> _WORK ORDER_
Give the records below again in full, exactly as written, but without any images.
RECORDS FOR THE TASK Start Marker
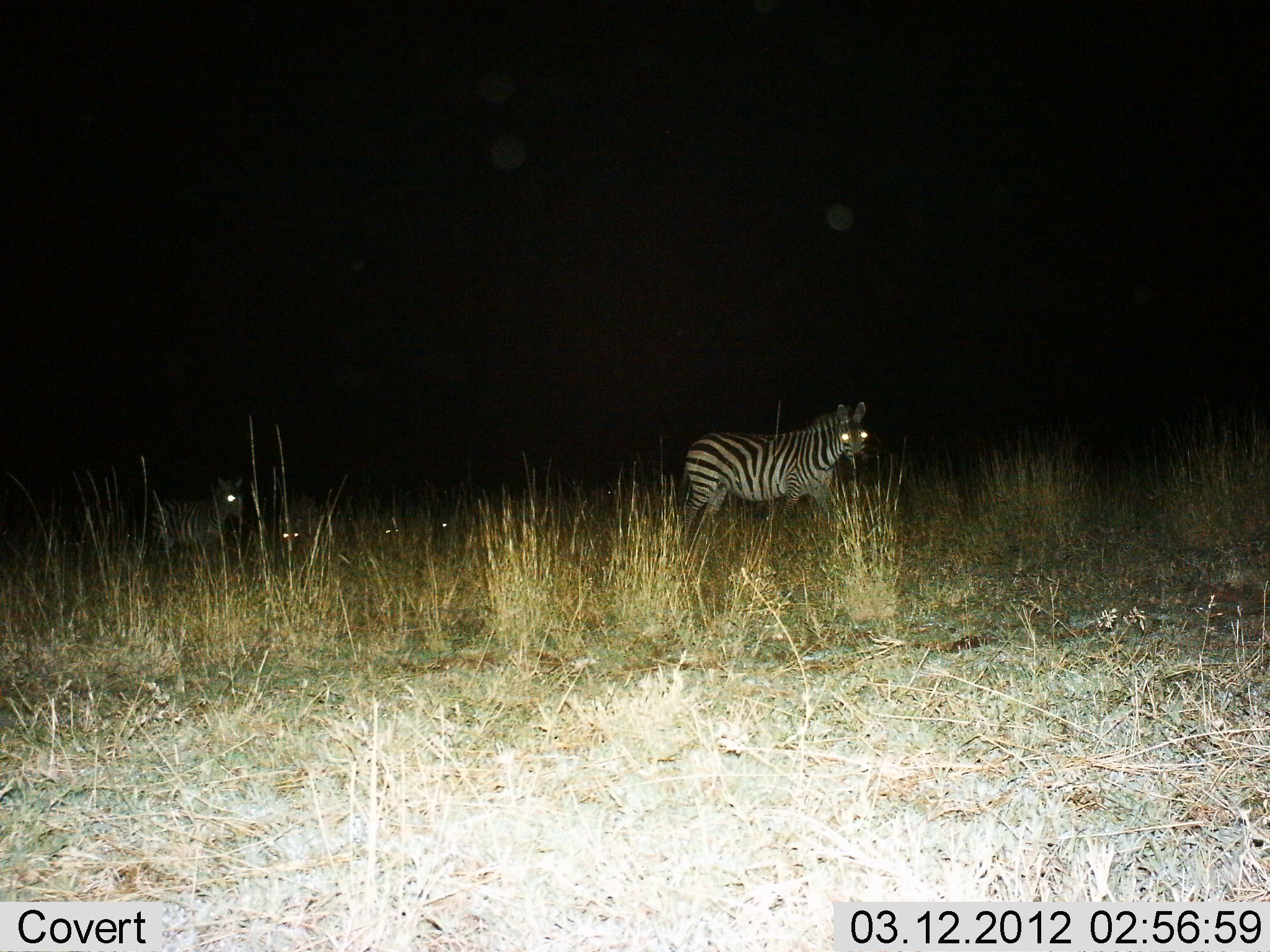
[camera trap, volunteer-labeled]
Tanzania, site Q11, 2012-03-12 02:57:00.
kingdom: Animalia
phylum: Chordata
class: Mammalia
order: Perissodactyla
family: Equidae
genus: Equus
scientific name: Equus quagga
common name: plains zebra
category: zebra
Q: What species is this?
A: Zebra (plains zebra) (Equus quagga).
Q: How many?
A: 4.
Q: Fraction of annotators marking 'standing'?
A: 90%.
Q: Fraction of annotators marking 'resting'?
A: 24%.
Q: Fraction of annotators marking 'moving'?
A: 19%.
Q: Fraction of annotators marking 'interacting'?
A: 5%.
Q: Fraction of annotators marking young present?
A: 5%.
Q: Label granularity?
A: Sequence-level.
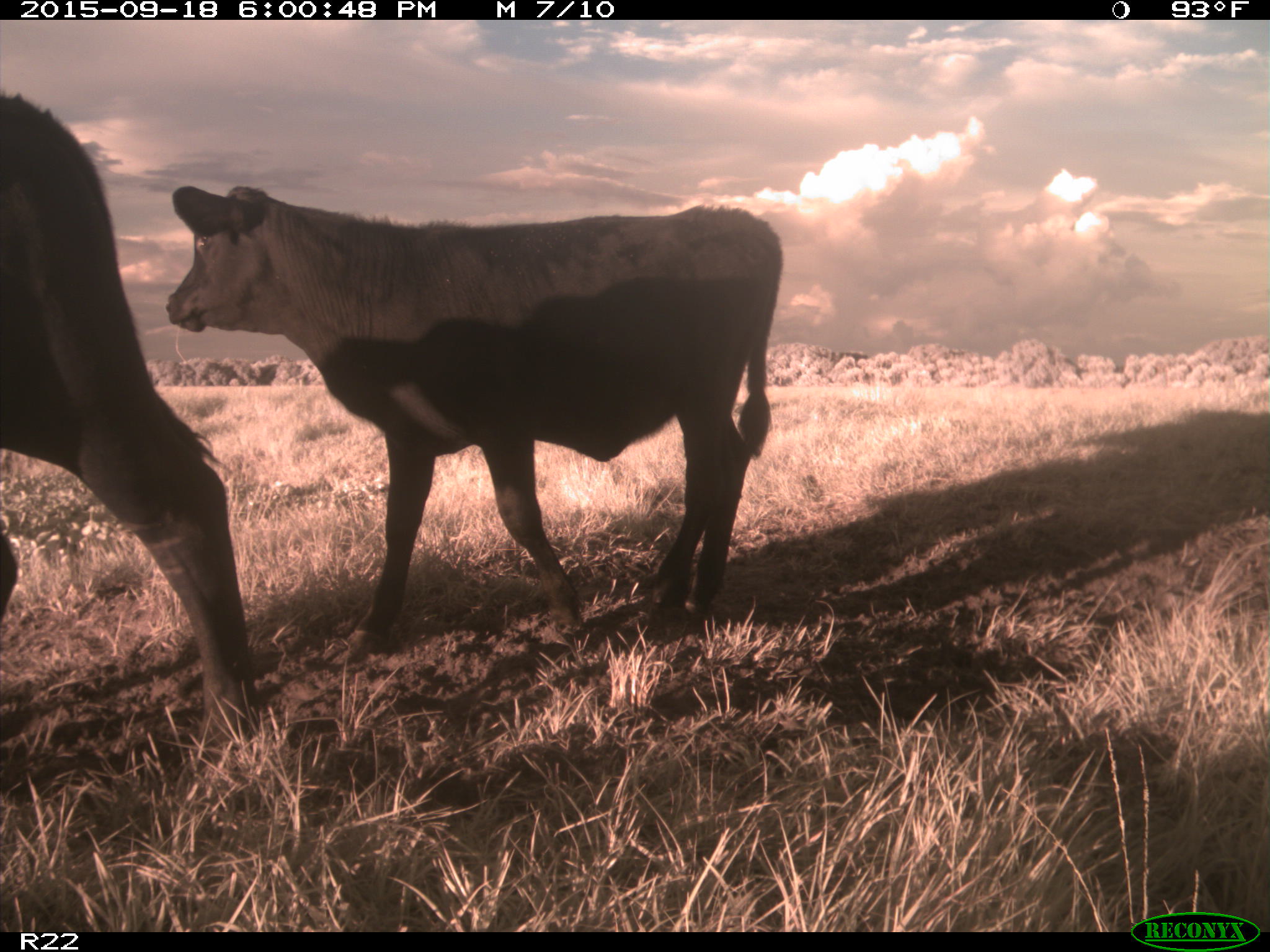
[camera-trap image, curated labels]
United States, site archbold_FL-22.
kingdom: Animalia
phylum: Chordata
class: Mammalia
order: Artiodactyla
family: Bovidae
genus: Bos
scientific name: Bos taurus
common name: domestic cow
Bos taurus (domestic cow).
RECORDS FOR THE TASK End Marker
> _THE COMPLETED TASK_
[camera trap, volunteer-labeled]
Tanzania, site Q11, 2012-03-12 02:57:00.
kingdom: Animalia
phylum: Chordata
class: Mammalia
order: Perissodactyla
family: Equidae
genus: Equus
scientific name: Equus quagga
common name: plains zebra
category: zebra
Q: What species is this?
A: Zebra (plains zebra) (Equus quagga).
Q: How many?
A: 4.
Q: Fraction of annotators marking 'standing'?
A: 90%.
Q: Fraction of annotators marking 'resting'?
A: 24%.
Q: Fraction of annotators marking 'moving'?
A: 19%.
Q: Fraction of annotators marking 'interacting'?
A: 5%.
Q: Fraction of annotators marking young present?
A: 5%.
Q: Label granularity?
A: Sequence-level.
[camera-trap image, curated labels]
United States, site archbold_FL-22.
kingdom: Animalia
phylum: Chordata
class: Mammalia
order: Artiodactyla
family: Bovidae
genus: Bos
scientific name: Bos taurus
common name: domestic cow
Bos taurus (domestic cow).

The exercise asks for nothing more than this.